* _Source_
How come that the number of distinct remainders $a_{k}$ for $g^{k}\equiv a_{k} \mod (n)$ for specific positive $n$ and any positive $g$ and $k=1,2,3...$ is never greater than $\varphi (n)$ (Euler's totient function)?
Example $n=6$:
For $g=2$ $$2^{1} \equiv 2 \mod (6)$$ $$2^{2} \equiv 4 \mod (6)$$ $$2^{3} \equiv 2 \mod (6)$$ For $g=3$ $$3^{1} \equiv 3 \mod (6)$$ $$3^{2} \equiv 3 \mod (6)$$ For $g=4$ $$4^{1} \equiv 4 \mod (6)$$ $$4^{2} \equiv 4 \mod (6)$$ For $g=5$ $$5^{1} \equiv 5 \mod (6)$$ $$5^{2} \equiv 4 \mod (6)$$ $$5^{3} \equiv 5 \mod (6)$$ For $g=11$ $$11^{1} \equiv 5 \mod (6)$$ $$11^{2} \equiv 1 \mod (6)$$ $$11^{3} \equiv 5 \mod (6)$$ $$...$$
The number of distinct remainders is never greater than $\varphi(6) = 2$.

* _Stated problem A_
Decide whether each of the following statements agrees with the question on distinct remainders of powers modulo $n$ above: (i) the worked example in the question uses $n=6$; (ii) for $g=3$, the question lists three powers; (iii) the question gives $\varphi(6)$ as 2. Answer yes or no for each, and quote the deciding words of the question.
* _Stated problem B_
Extend the question on distinct remainders of powers modulo $n$ past its final sentence.

* _Given material_
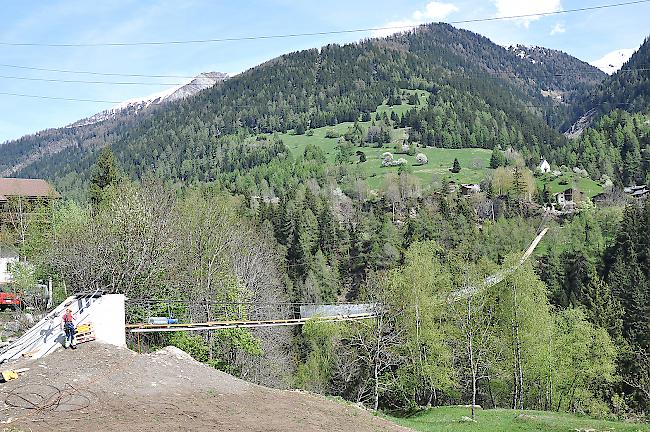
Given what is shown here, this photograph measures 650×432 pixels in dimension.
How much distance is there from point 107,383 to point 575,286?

* _Response A_
(i) Yes: "Example $n=6$:"
(ii) No: "For $g=3$ $$3^{1} \equiv 3 \mod (6)$$ $$3^{2} \equiv 3 \mod (6)$$"
(iii) Yes: "$\varphi(6) = 2$"

* _Response B_
Using the Chinese remainder theorem and the fact that $\varphi$ is multiplicative, you need only consider the case when $n = p^{t}$ is the power of a prime $p$.
In this case, if $p \nmid g$, the result is clear, as $g$ lies in the group of invertible elements of $\mathbb{Z} / p^{t} \mathbb{Z}$, of size $\varphi(p^{t})$.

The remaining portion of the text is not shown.